Try it – Only the lines from the one with "3D model Dragon Naga Gold Crawling" to the end of the listing below should be set down, exactly as written and without any pictures.

Provided data –
----

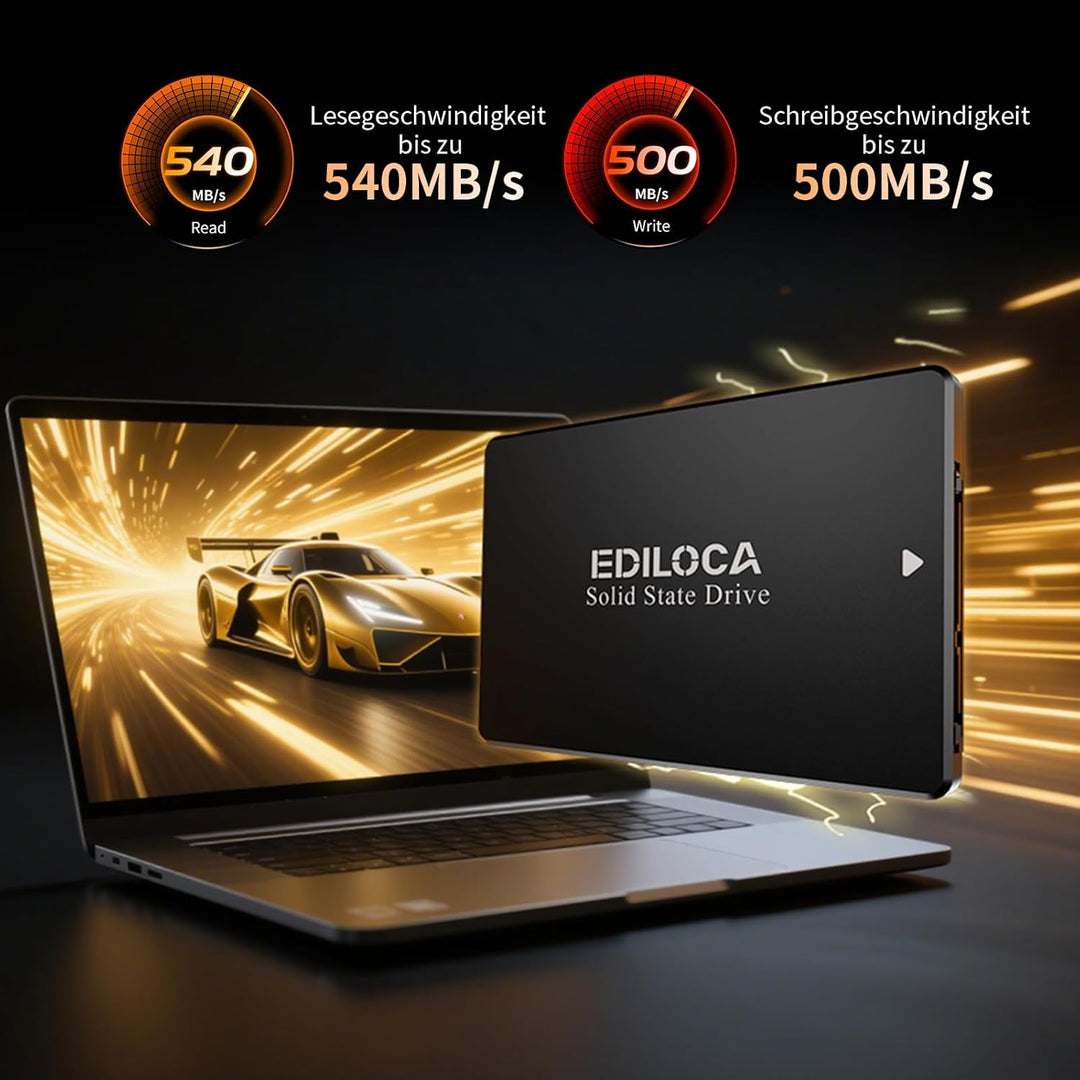 Ediloca SSD 512GB, SSD Festplatte Intern, 2.5" SATA III, bis zu 550MB/s, 3D NAND TLC, Kompatibel mit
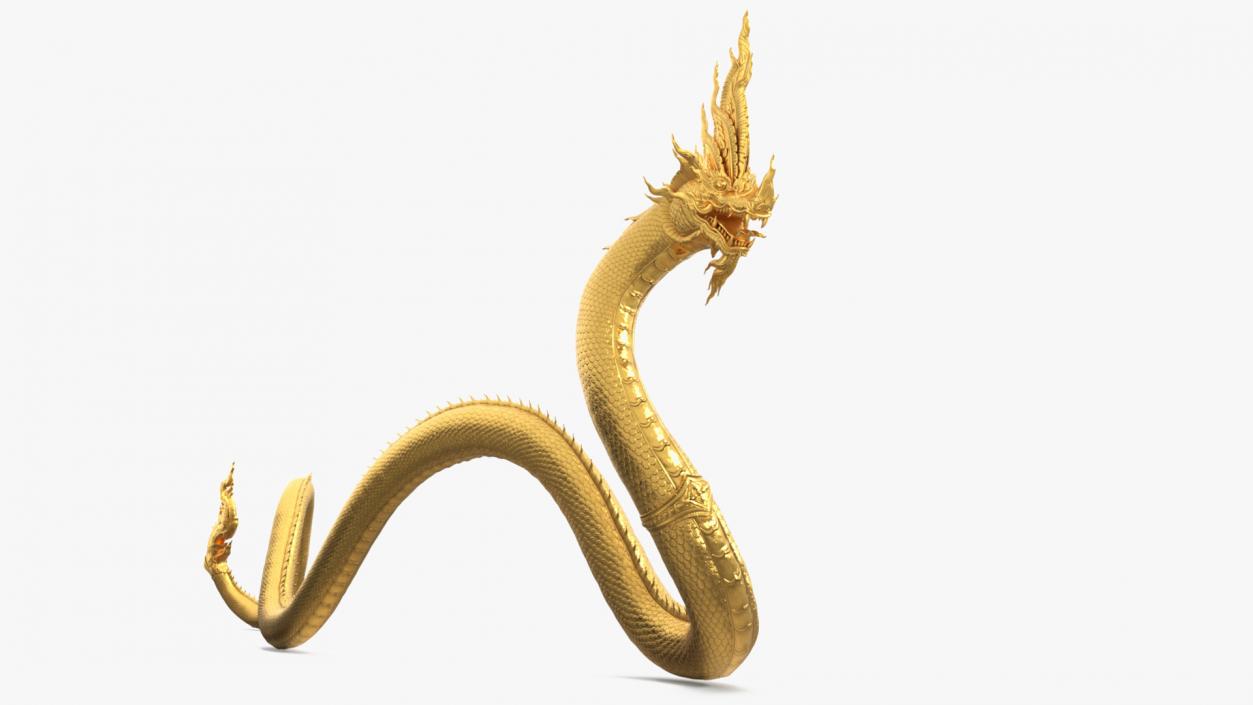 3D model Dragon Naga Gold Crawling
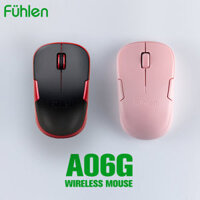 Chuột máy tính không dây Wired mouse Fuhlen A06 màu Đen Hồng tặng kèm pin- Hàng chính hãng - Đen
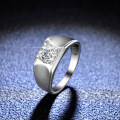 Platinum-Plated 925 Sterling Silver Moissanite Men's Wedding Ring, Simple and Dignified, for E-commerce and Live Streaming-0-2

----

Solution to this task –
 3D model Dragon Naga Gold Crawling
 Chuột máy tính không dây Wired mouse Fuhlen A06 màu Đen Hồng tặng kèm pin- Hàng chính hãng - Đen
 Platinum-Plated 925 Sterling Silver Moissanite Men's Wedding Ring, Simple and Dignified, for E-commerce and Live Streaming-0-2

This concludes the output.